What the task asks:
Give back exactly the lines of the data below, starting with the line that has "Q: What species is this?" and going on through the line that has "scientific name: Cervus elaphus".

(Saved entries)
- - - - -

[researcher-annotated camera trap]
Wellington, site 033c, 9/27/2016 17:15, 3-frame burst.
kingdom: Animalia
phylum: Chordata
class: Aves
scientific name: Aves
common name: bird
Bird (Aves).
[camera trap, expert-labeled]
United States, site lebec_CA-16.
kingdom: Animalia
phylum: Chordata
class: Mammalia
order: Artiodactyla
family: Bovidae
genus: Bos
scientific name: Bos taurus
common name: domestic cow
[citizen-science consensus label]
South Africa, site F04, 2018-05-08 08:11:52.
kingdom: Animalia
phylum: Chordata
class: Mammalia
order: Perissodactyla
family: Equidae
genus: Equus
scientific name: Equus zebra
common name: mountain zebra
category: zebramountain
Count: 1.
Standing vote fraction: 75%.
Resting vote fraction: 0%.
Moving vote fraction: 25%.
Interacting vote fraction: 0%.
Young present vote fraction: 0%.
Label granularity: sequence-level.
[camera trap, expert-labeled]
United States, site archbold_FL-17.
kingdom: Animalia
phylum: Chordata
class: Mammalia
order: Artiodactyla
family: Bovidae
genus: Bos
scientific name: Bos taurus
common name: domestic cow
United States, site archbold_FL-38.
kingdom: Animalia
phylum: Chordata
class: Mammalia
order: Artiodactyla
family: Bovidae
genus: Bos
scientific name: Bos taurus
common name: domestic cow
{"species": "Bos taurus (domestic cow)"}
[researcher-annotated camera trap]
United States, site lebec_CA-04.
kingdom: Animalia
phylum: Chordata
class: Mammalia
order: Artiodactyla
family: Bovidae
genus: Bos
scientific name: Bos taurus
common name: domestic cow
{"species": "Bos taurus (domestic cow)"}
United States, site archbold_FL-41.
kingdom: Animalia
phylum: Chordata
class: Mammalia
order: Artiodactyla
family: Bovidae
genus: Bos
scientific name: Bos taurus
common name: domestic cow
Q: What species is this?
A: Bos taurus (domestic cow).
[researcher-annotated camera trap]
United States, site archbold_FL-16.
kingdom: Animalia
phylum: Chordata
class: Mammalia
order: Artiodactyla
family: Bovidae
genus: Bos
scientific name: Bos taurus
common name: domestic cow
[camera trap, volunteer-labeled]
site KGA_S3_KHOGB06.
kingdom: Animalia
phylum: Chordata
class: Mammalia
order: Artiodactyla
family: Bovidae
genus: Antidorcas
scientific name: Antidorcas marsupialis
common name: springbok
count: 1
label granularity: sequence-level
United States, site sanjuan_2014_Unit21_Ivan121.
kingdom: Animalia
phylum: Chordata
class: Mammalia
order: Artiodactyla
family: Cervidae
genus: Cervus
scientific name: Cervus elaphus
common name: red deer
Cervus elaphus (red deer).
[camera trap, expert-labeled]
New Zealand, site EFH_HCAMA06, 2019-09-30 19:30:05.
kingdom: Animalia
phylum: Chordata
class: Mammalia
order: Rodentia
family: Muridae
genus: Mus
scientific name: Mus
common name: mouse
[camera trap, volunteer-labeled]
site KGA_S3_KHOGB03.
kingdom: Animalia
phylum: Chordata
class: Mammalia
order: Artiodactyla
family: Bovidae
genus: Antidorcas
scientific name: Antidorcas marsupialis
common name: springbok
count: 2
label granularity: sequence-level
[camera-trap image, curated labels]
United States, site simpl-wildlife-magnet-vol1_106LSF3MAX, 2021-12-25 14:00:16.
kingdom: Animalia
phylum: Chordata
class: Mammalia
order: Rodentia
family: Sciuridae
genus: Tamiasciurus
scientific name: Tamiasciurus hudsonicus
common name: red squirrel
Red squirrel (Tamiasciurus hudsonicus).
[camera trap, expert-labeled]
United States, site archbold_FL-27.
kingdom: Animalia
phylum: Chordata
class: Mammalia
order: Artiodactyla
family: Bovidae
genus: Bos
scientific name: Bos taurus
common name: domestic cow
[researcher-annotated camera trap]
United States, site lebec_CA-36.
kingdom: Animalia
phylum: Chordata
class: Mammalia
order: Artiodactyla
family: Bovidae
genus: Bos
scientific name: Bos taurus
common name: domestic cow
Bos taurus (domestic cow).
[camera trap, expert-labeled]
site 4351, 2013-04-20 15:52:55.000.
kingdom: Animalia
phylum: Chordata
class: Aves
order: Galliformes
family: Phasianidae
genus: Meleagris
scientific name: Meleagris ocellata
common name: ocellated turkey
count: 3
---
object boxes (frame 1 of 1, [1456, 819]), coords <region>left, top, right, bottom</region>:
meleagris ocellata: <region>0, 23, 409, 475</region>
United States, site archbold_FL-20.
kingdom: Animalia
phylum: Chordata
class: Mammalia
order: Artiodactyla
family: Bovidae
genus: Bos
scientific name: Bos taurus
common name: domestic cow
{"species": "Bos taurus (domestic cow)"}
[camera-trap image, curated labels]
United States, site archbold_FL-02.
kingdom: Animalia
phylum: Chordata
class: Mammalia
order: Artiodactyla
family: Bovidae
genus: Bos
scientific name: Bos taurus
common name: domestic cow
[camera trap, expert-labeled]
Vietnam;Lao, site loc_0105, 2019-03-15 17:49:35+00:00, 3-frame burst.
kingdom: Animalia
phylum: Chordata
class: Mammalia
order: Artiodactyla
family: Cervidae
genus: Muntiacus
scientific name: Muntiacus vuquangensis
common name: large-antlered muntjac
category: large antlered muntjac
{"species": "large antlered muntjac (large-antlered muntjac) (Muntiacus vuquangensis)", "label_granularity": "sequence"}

- - - - -

Response to this exercise:
Q: What species is this?
A: Bos taurus (domestic cow).
[researcher-annotated camera trap]
United States, site archbold_FL-16.
kingdom: Animalia
phylum: Chordata
class: Mammalia
order: Artiodactyla
family: Bovidae
genus: Bos
scientific name: Bos taurus
common name: domestic cow
[camera trap, volunteer-labeled]
site KGA_S3_KHOGB06.
kingdom: Animalia
phylum: Chordata
class: Mammalia
order: Artiodactyla
family: Bovidae
genus: Antidorcas
scientific name: Antidorcas marsupialis
common name: springbok
count: 1
label granularity: sequence-level
United States, site sanjuan_2014_Unit21_Ivan121.
kingdom: Animalia
phylum: Chordata
class: Mammalia
order: Artiodactyla
family: Cervidae
genus: Cervus
scientific name: Cervus elaphus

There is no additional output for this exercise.